WHAT IS BEING ASKED — Could you give the data below again exactly, apart from the pictures?

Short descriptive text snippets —
*** Begin section ***
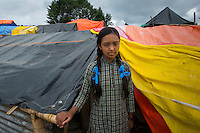 Nepal, Dholakha, Charikot earthquake relief work. The NGO Loom, unpacking supplies in the hard hit Dolakha region near the second epicenter. They have a $5000 TEWA funded grant (through Global Fund for Women) and are using it to hand out mosquito nets, buckets and dignity kits for women with newborn children. These kits include tootpaste, lentils, rice, baby massage oil, baby clothes, baby food, sanitary pads, a shawl. Surveying the extent of the earthquake damage in town. Displaced girl emerges from her tarp/tent ready for school.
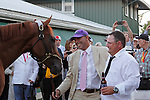May 17, 2014. California Chrome joins his exercise rider, Wilie Delgado (purple hat), and assistant trainer Alan Sherman back at the stakes barn after winning the 139th Preakness Stakes at Pimlico Race Course in Baltimore, MD. ©Joan Fairman Kanes/ESW/CSM
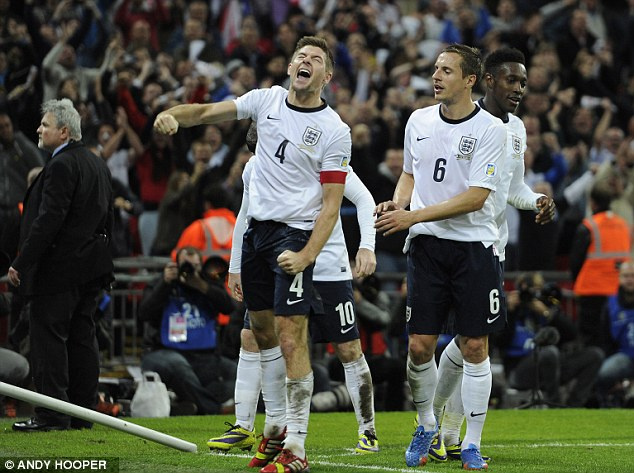 More of this please: Steven Gerrard, Phil Jagielka and Danny Welbeck celebrate England's World Cup spot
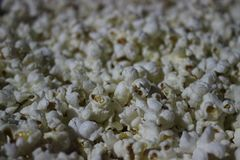 Pop corn - it is time for movie and good vibes. Pop corn- The cinema nights are not the same without them Stock Photos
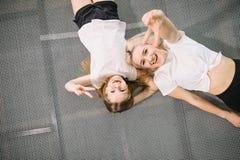 Мать и маленькая дочь играя на спортивной площадке и лежа на батуте стоковые фото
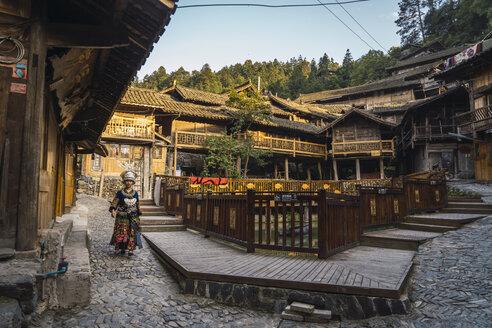 China, Guizhou, young Miao woman in traditional dress walking in a settlement - KKAF01639
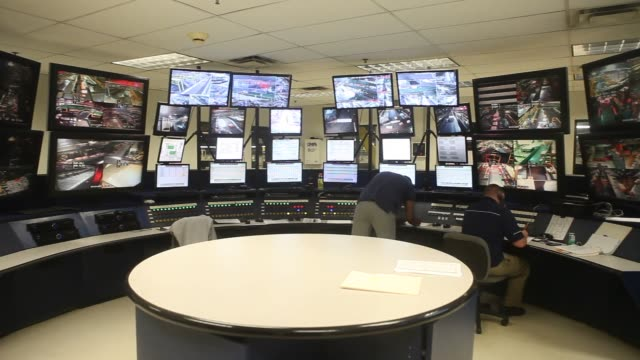 Employees watch video monitors at a control center at a Fed Ex Ground distribution center in Woodbridge NJ Thursday June 18 2015 Shots Wide shots pan...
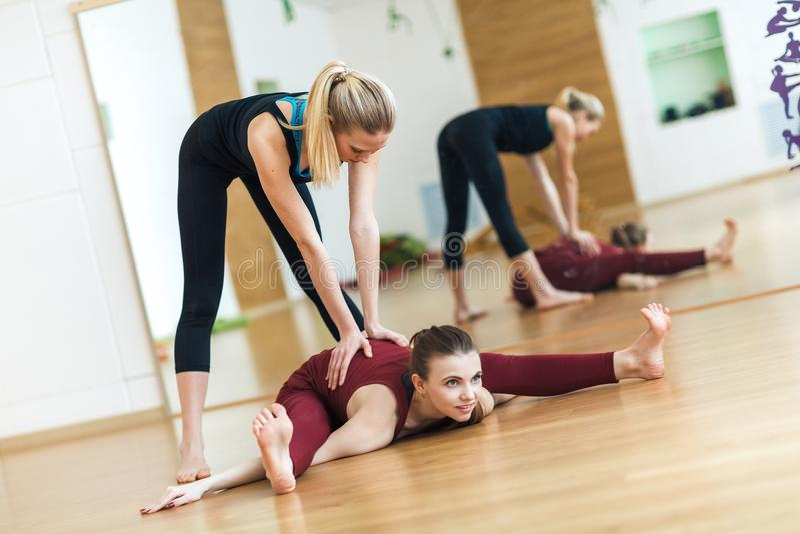 Sprawność fizyczna, rozciąga praktykę w klubie sportowym, joga nauczyciel z studencki pracującym out, instruktor pomaga żeńskiego zdjęcia royalty free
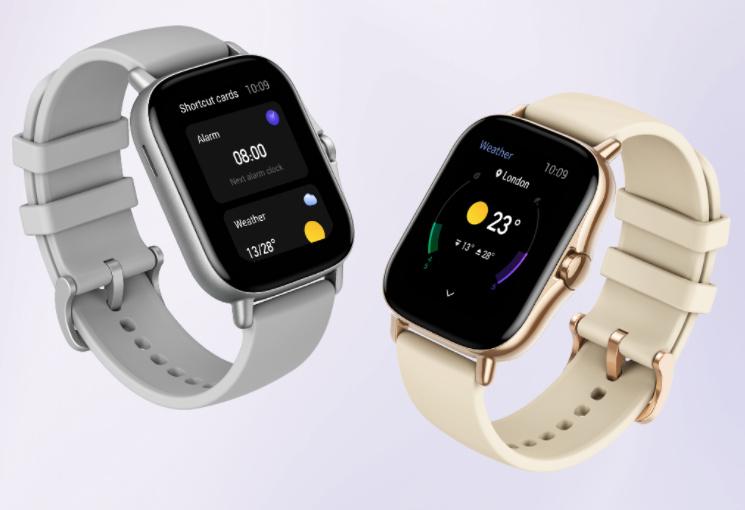 Amazfit GTS 2 gold and silver on lilac background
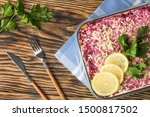Stock photo herring under fur coat traditional russian salad herring under a fur coat vintage wood background 1500817502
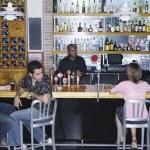 Двое молодых людей, сидя в баре глядя на молодую женщину — Стоковое фото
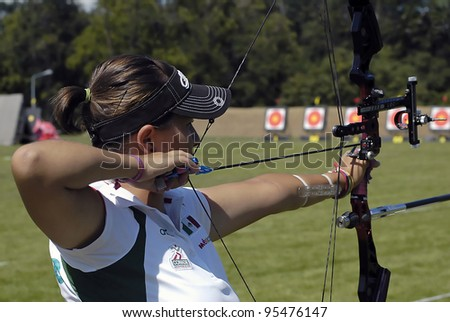 "BELGRADE,SERBIA - JULY 10: An unidentified female archer is ready to participate in the compound bow competition of the ""25th University Games"" on July 10, 2009 in Belgrade, Serbia - stock photo"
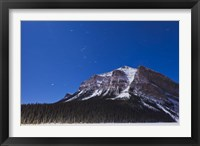 Framed Orion star trails above Mount Fairview, Alberta, Canada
*** End section ***
SOLUTION TO THIS EXERCISE —
 Nepal, Dholakha, Charikot earthquake relief work. The NGO Loom, unpacking supplies in the hard hit Dolakha region near the second epicenter. They have a $5000 TEWA funded grant (through Global Fund for Women) and are using it to hand out mosquito nets, buckets and dignity kits for women with newborn children. These kits include tootpaste, lentils, rice, baby massage oil, baby clothes, baby food, sanitary pads, a shawl. Surveying the extent of the earthquake damage in town. Displaced girl emerges from her tarp/tent ready for school.
May 17, 2014. California Chrome joins his exercise rider, Wilie Delgado (purple hat), and assistant trainer Alan Sherman back at the stakes barn after winning the 139th Preakness Stakes at Pimlico Race Course in Baltimore, MD. ©Joan Fairman Kanes/ESW/CSM
 More of this please: Steven Gerrard, Phil Jagielka and Danny Welbeck celebrate England's World Cup spot
 Pop corn - it is time for movie and good vibes. Pop corn- The cinema nights are not the same without them Stock Photos
 Мать и маленькая дочь играя на спортивной площадке и лежа на батуте стоковые фото
 China, Guizhou, young Miao woman in traditional dress walking in a settlement - KKAF01639
 Employees watch video monitors at a control center at a Fed Ex Ground distribution center in Woodbridge NJ Thursday June 18 2015 Shots Wide shots pan...
 Sprawność fizyczna, rozciąga praktykę w klubie sportowym, joga nauczyciel z studencki pracującym out, instruktor pomaga żeńskiego zdjęcia royalty free
 Amazfit GTS 2 gold and silver on lilac background
Stock photo herring under fur coat traditional russian salad herring under a fur coat vintage wood background 1500817502
 Двое молодых людей, сидя в баре глядя на молодую женщину — Стоковое фото
 "BELGRADE,SERBIA - JULY 10: An unidentified female archer is ready to participate in the compound bow competition of the ""25th University Games"" on July 10, 2009 in Belgrade, Serbia - stock photo"
 Framed Orion star trails above Mount Fairview, Alberta, Canada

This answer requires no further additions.